Les participants à l'activité décentralisée assistent à une pièce de théâtre.

Les participants à l’activité décentralisée, ainsi que les villageois de Koungoussi, assistent à une pièce de théâtre sur l’excision.

Dix membres de la Commission ont quitté Ouagadougou aux aurores du 23 novembre pour se rendre au village, où ils ont été reçus de manière chaleureuse par les plus hautes autorités coutumières, religieuses et politiques. Les visites de courtoisie ont permis aux parlementaires d’échanger sur la thématique de l’excision et ont aussi mis en évidence le soutien que portent les autorités vers l’objectif commun d’en finir avec la pratique au cours d’une génération. Ensuite, plus d’une centaine de villageois se sont réunis pour écouter leurs propos, poser des questions, et se sensibiliser au travers des chants, animations, débats et une pièce théâtrale. Tous ont été ravis et honorés de la présence de la Sénatrice belge Els van Hoof, Coordinatrice politique du programme MGF/E de l’AWEPA, qui a parlé de l’intérêt commun entre l’Europe et l’Afrique pour mettre fin à cette pratique néfaste.

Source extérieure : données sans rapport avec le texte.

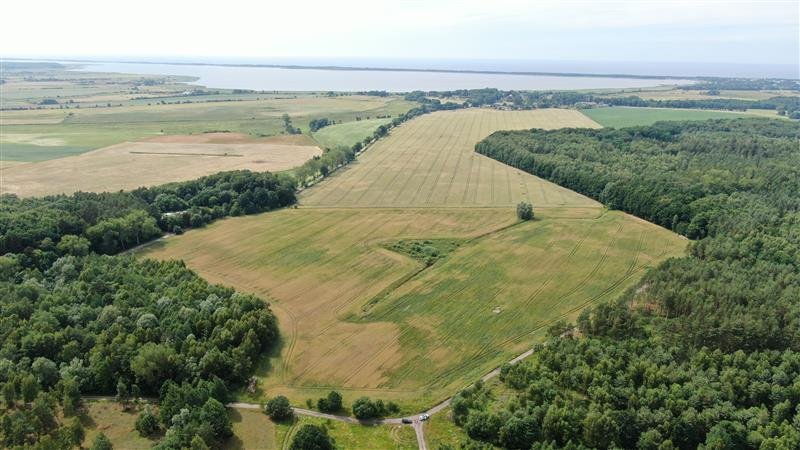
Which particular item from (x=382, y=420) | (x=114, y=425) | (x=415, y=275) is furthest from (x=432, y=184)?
(x=114, y=425)

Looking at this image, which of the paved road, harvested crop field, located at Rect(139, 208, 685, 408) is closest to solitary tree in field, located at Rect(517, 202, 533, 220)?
harvested crop field, located at Rect(139, 208, 685, 408)

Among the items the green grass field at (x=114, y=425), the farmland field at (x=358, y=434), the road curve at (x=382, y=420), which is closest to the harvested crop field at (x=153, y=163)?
the green grass field at (x=114, y=425)

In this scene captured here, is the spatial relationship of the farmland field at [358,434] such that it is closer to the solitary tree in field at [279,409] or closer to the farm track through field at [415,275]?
the solitary tree in field at [279,409]

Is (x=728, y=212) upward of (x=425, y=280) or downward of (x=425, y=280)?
upward

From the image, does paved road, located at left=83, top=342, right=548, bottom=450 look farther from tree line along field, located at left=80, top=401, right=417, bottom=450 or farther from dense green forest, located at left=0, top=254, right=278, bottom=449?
dense green forest, located at left=0, top=254, right=278, bottom=449

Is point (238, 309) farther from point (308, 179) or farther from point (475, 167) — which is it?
point (475, 167)

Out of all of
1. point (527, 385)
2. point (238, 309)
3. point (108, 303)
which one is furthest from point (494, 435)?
point (108, 303)

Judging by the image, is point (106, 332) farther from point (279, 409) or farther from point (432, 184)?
point (432, 184)
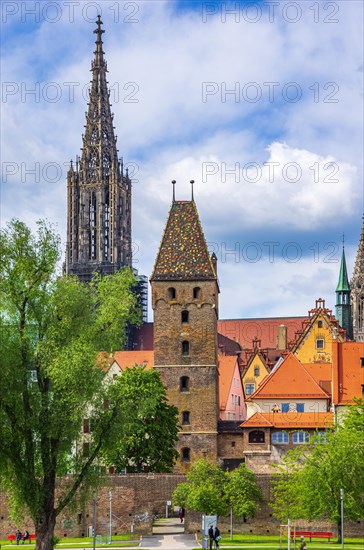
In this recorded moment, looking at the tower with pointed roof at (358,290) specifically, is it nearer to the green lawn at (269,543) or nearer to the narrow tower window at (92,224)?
the narrow tower window at (92,224)

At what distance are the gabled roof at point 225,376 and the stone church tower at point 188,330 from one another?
1459 cm

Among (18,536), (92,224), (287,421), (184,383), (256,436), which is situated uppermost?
(92,224)

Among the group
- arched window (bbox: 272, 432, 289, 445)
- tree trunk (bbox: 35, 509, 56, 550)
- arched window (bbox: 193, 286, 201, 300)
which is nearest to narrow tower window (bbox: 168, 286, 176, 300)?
arched window (bbox: 193, 286, 201, 300)

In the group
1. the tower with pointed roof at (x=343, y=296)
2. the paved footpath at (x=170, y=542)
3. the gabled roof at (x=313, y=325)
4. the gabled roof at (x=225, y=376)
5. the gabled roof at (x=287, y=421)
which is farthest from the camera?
the tower with pointed roof at (x=343, y=296)

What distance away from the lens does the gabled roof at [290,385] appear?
86500mm

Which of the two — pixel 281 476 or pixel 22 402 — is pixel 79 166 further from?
pixel 22 402

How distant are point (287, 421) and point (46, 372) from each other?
34.6 m

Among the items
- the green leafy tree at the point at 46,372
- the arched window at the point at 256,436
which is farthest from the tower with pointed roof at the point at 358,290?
the green leafy tree at the point at 46,372

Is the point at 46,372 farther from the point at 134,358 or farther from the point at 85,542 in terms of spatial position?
the point at 134,358

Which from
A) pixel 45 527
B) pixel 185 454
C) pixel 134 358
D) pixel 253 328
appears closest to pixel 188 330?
pixel 185 454

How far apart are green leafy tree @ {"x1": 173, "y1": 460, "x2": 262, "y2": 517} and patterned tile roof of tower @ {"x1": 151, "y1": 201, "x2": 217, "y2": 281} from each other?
65.8ft

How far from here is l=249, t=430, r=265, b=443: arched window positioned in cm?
7875

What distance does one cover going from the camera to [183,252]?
8594 cm

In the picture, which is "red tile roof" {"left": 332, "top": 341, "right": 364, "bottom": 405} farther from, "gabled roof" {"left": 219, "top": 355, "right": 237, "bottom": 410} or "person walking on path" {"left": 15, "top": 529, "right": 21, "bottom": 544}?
"person walking on path" {"left": 15, "top": 529, "right": 21, "bottom": 544}
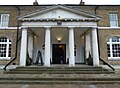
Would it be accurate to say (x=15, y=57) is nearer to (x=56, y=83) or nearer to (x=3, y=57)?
(x=3, y=57)

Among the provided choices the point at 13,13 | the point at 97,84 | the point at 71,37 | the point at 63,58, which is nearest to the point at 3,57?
the point at 13,13

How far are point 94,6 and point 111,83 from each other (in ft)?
36.1

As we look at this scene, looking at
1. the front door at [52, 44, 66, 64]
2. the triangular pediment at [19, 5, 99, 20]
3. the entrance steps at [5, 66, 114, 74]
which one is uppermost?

Les parlementaires ont écouté le cri du cœur des enfants, qui clamaient « à bas à l’excision », ainsi que les mythes et raisonnements exposés durant la sensibilisation théâtrale. Les élus ont aussi emmené avec eux des images choquantes et ahurissantes d’un film documentaire tourné au Mali sur la pratique, montrant dans le détail l’excision de filles entre 1 et 17 ans, suivi par les témoignages accablants des victimes. Suite aux évènements du weekend, il a été annoncé qu’une association basée à Kongoussi a reçu l’une des plus grandes reconnaissances civiles du Burkina Faso, la médaille d’honneur des collectivités locales.

Le 25 novembre, journée mondiale pour l’élimination de la violence à l’égard des femmes, les parlementaires se sont réunis aux Archives Nationales de Ouagadougou pour en savoir plus sur les actions des différents acteurs au pays faisant partie de cette lutte, et pour concrétiser le plan d’action qui avait été élaboré par leurs prédécesseurs à la Commission. En premier lieu, les parlementaires ont adopté une déclaration réaffirmant leur engagement et leur volonté de lutter en partenariat avec la société civile ainsi que les autres organes du gouvernement, en l’occurrence le judiciaire, qui lutte pour appliquer la loi de 1996.

Ensuite, ils ont écouté les expériences d’un des seuls chirurgiens obstétriques au monde qui répare les séquelles de cette pratique, ayant des clients de toute la sous-région et même des Etats-Unis et de l’Europe. Ses images cliniques ont renforcé le message reçu sur le terrain. Les hommes, auparavant ignorants des détails de la souffrance et des séquelles de leurs filles, nièces et voisines, ont avoué avoir doublement saisi l’importance de leur rôle en tant que pères de famille. De plus, la société civile a exposé les détails de sa lutte et des défis, en demandant une collaboration plus étroite de la part des organes du gouvernement. Les représentants des Nations Unies ont exposé le programme conjoint du FNUAP/UNICEF, et ont retenu la demande des parlementaires de les inclure dans leurs délibérations et actions sur le terrain.

L’atelier s’est terminé dans une ambiance positive. Les participants ont démontré être convaincus de l’importance de leur tâche, ainsi que de leur rôle. L’AWEPA prévoit une concrétisation du plan d’action élaboré lors du deuxième jour, ainsi que la mise en marche d’une ultérieure activité sur l’aspect transfrontalier et sous régional du problème, considéré essentiel pour l’abandon effectif de la pratique.